* _DATA PROVIDED_:
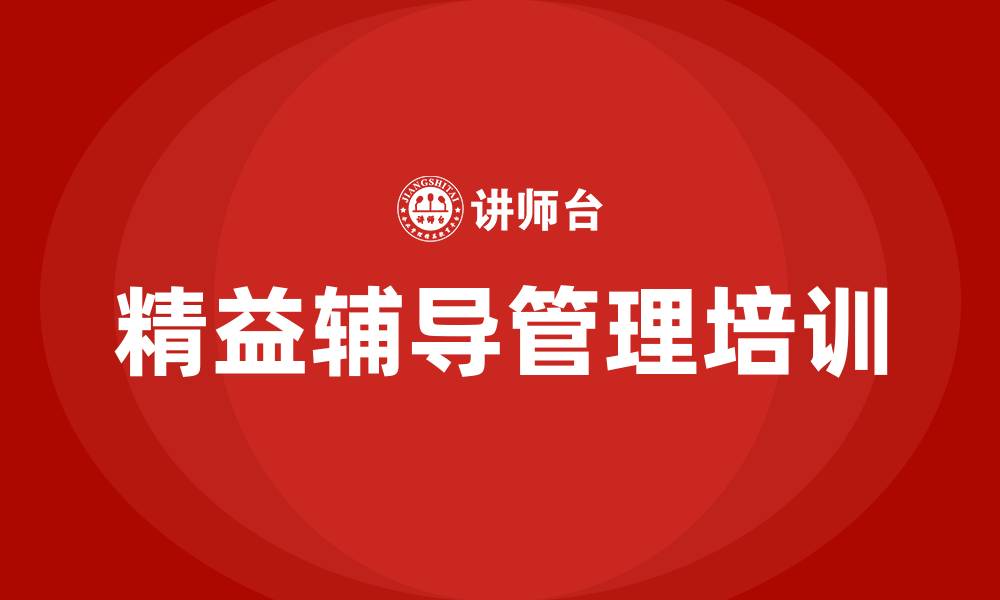 文章精益辅导管理的缩略图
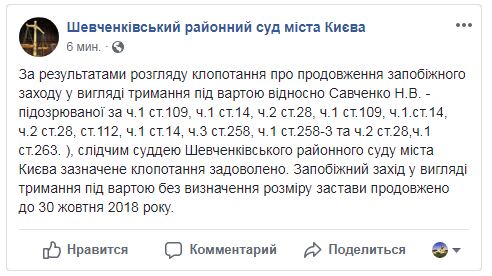 Суд продовжив арешт Савченко до 30 жовтня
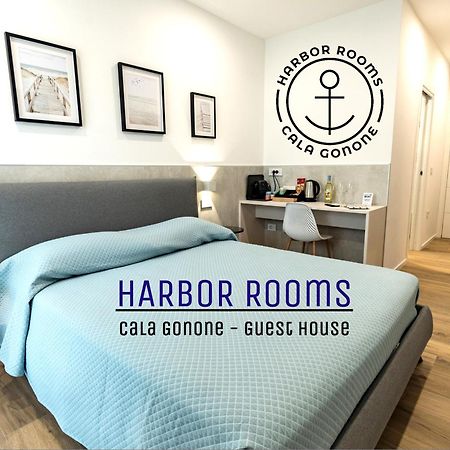 Harbor Rooms - カーラゴノネ エクステリア 写真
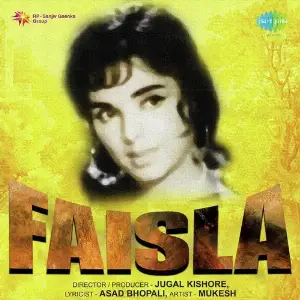 Faisla image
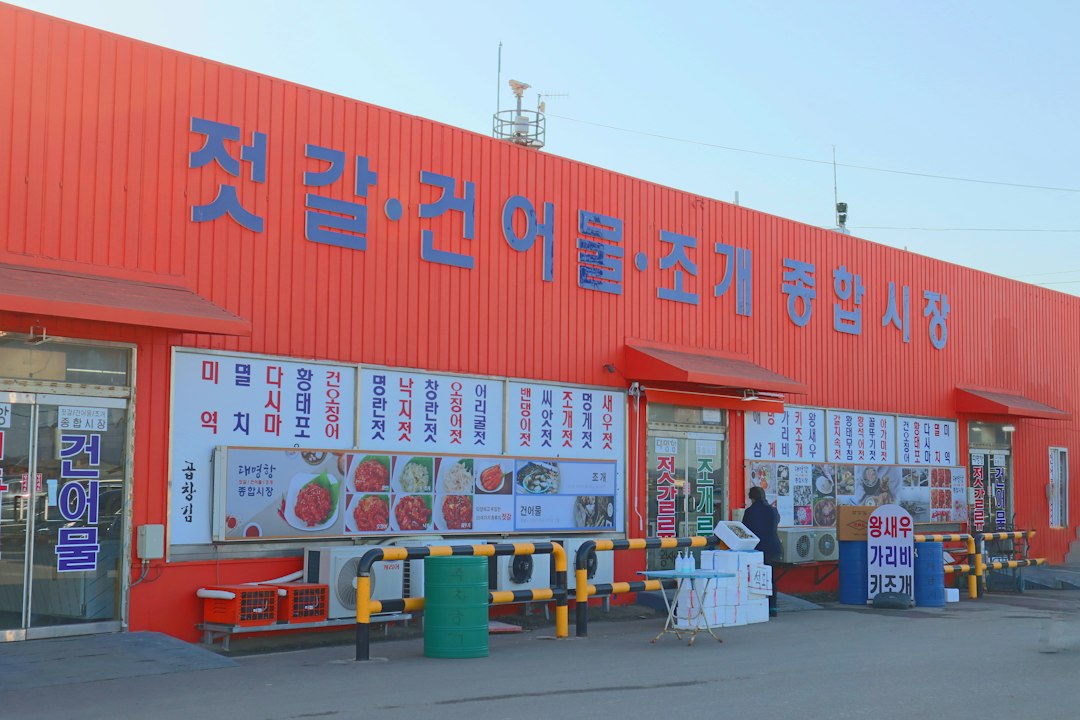 서포터즈사이트 참고 이미지 2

* _TRY IT_: Transcribe exactly the lines from the one with "Суд продовжив арешт Савченко до 30 жовтня" to the last line of the records, both included, so that no picture appears in the copy.

* _PROBLEM SOLUTION_:
 Суд продовжив арешт Савченко до 30 жовтня
 Harbor Rooms - カーラゴノネ エクステリア 写真
 Faisla image
 서포터즈사이트 참고 이미지 2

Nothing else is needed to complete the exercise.